Giudichiamo, noi, l’effetto del porre in vetrina quelle esperienze che una volta nessuno si sarebbe sognato di pubblicizzare. Il corpo modificato è uno dei casi più evidenti della vetrinizzazione. Ormai ogni parte del corpo può essere modificata e la modificazione serve ad inseguire un ideale che, in quanto tale, non ha nessuna esistenza reale. È quindi logica la frustrazione che ne consegue; ma, a dispetto di qualunque frustrazione futura, l’uomo fluido della società postmoderna, cerca attraverso questo adeguamento dell’esteriorità di assumere un posto stabile nella società.
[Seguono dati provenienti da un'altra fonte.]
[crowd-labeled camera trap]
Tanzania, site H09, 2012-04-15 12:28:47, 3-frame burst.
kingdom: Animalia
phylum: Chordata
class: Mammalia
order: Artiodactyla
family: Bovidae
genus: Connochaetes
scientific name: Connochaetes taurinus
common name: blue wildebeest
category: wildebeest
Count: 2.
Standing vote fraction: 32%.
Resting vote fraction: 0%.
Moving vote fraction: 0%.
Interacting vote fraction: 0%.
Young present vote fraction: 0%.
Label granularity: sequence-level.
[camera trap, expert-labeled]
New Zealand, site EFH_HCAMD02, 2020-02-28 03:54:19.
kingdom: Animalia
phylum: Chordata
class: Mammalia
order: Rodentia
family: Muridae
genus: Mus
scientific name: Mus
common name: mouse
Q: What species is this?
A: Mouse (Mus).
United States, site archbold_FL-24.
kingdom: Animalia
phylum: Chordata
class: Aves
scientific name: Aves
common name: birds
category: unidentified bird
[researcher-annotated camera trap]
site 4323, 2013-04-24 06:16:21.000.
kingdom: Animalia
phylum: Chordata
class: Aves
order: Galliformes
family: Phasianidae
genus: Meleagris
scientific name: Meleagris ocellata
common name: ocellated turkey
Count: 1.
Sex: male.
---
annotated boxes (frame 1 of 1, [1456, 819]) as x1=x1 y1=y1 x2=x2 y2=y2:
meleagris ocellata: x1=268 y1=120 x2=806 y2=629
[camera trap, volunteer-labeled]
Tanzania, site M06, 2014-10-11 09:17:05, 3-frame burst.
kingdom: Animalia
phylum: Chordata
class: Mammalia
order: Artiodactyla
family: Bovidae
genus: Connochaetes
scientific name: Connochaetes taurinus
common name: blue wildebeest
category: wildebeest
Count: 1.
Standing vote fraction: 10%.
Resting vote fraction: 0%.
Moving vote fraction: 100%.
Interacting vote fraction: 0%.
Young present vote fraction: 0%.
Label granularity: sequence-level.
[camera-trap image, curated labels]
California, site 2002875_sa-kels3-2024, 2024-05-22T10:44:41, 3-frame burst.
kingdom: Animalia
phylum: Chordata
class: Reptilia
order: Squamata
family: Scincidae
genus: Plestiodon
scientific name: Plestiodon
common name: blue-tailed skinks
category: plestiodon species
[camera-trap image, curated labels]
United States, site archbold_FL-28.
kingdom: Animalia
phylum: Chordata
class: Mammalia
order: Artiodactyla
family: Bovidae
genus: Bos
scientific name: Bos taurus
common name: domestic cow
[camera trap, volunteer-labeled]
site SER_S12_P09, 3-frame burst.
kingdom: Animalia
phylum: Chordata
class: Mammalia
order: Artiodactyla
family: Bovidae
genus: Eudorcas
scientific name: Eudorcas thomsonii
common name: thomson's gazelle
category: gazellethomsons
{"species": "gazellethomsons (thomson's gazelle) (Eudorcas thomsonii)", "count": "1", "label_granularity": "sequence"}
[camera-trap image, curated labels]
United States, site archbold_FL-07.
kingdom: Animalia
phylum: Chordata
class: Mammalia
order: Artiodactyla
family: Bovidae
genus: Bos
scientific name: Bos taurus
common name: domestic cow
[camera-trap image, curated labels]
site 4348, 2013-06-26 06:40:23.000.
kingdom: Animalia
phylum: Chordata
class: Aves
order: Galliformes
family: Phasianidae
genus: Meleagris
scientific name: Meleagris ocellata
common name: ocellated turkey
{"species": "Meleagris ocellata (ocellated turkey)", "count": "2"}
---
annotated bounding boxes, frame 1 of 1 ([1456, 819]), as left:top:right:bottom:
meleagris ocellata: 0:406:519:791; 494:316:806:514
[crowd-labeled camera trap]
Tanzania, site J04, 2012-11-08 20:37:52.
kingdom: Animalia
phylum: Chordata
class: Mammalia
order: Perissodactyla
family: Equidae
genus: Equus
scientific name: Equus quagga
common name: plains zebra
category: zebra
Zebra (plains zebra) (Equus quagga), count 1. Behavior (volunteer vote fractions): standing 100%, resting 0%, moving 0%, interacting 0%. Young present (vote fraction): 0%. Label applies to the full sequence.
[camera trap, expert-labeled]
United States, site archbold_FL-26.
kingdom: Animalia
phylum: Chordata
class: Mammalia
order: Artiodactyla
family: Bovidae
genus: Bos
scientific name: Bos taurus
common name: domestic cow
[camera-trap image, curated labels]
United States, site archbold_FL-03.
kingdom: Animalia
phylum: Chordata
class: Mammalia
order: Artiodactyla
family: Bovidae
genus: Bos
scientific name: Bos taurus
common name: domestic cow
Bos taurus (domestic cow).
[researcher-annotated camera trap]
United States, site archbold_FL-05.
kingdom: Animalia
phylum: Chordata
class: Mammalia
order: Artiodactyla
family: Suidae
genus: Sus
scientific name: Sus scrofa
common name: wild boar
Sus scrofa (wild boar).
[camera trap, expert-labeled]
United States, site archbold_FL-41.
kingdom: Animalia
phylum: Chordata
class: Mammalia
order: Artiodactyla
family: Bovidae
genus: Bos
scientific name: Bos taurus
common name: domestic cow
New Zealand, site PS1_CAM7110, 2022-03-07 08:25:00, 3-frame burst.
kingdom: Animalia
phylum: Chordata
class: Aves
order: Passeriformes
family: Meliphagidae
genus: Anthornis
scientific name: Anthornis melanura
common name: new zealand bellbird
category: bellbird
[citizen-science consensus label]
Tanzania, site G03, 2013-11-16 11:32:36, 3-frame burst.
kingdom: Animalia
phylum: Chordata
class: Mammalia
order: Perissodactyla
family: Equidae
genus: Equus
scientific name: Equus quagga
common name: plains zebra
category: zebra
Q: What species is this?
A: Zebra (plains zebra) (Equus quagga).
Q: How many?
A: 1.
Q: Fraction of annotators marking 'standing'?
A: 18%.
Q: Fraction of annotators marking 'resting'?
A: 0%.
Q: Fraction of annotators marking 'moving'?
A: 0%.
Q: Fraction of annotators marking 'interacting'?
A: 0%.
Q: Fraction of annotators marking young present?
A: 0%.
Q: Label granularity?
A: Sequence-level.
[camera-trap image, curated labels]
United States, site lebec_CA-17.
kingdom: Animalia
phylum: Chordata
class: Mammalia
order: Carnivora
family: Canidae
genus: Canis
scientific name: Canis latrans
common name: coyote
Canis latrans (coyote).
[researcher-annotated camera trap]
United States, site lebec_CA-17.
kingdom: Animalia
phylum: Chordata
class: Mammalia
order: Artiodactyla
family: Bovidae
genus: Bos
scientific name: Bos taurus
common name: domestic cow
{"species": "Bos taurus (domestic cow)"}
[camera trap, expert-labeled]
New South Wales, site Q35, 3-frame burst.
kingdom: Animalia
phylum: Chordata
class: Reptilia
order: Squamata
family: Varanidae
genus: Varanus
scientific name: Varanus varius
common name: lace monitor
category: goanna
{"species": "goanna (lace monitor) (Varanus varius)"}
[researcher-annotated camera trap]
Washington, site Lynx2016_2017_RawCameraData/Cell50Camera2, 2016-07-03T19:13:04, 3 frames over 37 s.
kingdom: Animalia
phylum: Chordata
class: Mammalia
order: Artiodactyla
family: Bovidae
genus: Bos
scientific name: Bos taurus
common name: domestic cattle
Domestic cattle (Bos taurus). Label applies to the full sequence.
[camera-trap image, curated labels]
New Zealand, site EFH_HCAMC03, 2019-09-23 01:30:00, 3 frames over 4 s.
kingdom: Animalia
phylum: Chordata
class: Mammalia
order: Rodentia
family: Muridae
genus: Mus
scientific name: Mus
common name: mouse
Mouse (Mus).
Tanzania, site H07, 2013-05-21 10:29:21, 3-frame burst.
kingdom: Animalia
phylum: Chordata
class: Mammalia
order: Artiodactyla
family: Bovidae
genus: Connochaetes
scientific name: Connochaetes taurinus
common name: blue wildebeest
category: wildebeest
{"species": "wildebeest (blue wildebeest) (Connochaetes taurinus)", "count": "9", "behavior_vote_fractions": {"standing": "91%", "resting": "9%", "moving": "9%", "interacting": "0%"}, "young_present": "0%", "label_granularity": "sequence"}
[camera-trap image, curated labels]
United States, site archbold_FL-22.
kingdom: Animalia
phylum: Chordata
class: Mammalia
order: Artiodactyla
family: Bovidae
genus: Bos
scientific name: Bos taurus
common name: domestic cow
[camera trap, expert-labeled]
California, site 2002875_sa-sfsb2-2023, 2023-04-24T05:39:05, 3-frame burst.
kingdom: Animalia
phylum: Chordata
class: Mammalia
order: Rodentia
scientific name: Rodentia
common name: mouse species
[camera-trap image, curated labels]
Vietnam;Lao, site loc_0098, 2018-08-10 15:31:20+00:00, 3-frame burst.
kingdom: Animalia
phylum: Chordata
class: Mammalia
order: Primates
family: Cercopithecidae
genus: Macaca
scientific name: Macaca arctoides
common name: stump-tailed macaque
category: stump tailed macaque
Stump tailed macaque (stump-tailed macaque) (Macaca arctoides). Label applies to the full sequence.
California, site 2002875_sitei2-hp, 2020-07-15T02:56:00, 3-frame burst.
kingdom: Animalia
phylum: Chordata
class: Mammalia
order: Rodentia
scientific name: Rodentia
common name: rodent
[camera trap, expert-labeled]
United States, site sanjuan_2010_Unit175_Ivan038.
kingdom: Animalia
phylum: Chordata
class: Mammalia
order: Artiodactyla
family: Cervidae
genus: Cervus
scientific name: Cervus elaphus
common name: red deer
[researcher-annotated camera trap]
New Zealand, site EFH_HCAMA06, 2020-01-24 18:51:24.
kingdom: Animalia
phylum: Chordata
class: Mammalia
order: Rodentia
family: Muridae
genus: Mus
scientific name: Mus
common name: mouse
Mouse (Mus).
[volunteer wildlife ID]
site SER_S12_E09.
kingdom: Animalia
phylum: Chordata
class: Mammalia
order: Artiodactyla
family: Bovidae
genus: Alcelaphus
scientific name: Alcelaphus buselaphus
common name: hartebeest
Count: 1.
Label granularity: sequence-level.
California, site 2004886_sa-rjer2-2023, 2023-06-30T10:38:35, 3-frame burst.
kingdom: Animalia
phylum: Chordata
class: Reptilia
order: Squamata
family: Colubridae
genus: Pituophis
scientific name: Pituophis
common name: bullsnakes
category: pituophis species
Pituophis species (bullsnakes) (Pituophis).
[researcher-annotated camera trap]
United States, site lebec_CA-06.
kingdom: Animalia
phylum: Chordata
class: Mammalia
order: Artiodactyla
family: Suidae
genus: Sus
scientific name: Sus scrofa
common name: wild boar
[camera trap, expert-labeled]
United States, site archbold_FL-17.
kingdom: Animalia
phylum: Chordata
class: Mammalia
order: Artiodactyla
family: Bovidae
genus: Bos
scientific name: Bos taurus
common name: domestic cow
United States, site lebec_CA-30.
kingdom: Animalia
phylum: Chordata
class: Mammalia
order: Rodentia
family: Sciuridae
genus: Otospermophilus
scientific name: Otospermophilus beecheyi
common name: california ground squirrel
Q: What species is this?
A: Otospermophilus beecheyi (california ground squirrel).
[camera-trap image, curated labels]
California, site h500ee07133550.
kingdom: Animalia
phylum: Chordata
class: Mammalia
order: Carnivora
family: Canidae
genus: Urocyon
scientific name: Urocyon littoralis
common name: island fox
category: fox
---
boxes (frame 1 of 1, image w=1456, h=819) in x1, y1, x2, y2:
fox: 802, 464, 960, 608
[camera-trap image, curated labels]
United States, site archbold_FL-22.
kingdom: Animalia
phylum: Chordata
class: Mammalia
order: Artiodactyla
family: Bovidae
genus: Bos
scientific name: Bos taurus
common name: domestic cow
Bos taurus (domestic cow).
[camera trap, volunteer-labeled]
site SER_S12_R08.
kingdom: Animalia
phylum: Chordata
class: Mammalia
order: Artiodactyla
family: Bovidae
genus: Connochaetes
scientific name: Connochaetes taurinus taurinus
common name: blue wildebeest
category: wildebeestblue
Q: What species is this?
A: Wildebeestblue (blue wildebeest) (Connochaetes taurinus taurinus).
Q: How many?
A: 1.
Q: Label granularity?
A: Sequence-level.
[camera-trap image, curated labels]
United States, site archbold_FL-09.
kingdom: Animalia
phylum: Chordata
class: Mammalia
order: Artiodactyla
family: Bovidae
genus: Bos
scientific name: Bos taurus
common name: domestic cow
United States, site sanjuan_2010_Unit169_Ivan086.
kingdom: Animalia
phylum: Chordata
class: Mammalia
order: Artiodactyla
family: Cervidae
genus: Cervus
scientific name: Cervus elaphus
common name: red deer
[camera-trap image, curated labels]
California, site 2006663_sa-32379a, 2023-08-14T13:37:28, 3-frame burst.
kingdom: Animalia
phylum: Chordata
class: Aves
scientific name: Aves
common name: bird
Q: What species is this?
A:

Il problema è che la società non è più in grado di garantire alcuna stabilità, poiché essa stessa varia costantemente gli ideali che ha sviluppato. Diventa quindi necessario, per chi voglia stare al passo con le mode, i flussi di modelli adeguati di comportamento che la società sviluppa, assumere una costante disponibilità al cambiamento come stato normale dell’essere. La capacità di eccitarsi, di rispondere agli stimoli che provengono dall’esterno, diviene il marchio del ‘portatore sano’ del corpo-flusso: «Ciò a cui assistiamo, dunque, è un processo di progressiva sostituzione del piacere specifico con una condizione di eccitazione generalizzata che sembra essere senza limiti» (p. 44).
Per garantire questa eccitazione generalizzata occorre che la vita di tutti sia costantemente visibile: vetrinizzata. Questo risultato è stato ottenuto grazie ad una progressiva confusione tra pubblico e privato, garantita dal costante aumento della comunicazione: «La possibilità di comunicare in qualunque luogo diffonde il privato, che nel diffondersi perde la sua identità e tende perciò ad annullarsi nel pubblico” (p. 21). Ciò determina una perdita di controllo, una perdita di sicurezza su quello che è il senso dell’esistenza. A questo fatto si sommi il cambiamento di significato che ha investito le città con l’avvento della società dei consumi.
Da luogo di rifugio, di sicurezza, in cui sono garantite agli abitanti una serie di attività routinarie e piacevoli, la città è diventata luogo di transito: «Negli ultimi anni è apparso sempre più evidente l’avvio di un processo di declino e di crescente entropia della città storica tradizionale. Secondo Alain Bourdin è in atto un passaggio dalla città come ordine alla città come offerta» (p.75).
Anche l’ultimo baluardo del privato, la morte, è stato vetrinizzato. Si va quindi dall’offerta di trasformare le ceneri dei defunti in diamanti alle scene di delirio panico in occasione delle esequie di Woytila. Tutti esempi che confermano le parole di Baudrillard: «…tutta la nostra cultura non è che un immenso sforzo per dissociare la vita dalla morte» (p. 83).
In conclusione, portare tutto all’esterno, vetrinizzare l’esistente, serve forse a renderlo più controllabile e quindi più trasformabile, ovvero più fluido. Non so, per parte mia, quanto questo bisogno di trasformabilità, che confonde la stabilità con la stasi, sia un bisogno umano.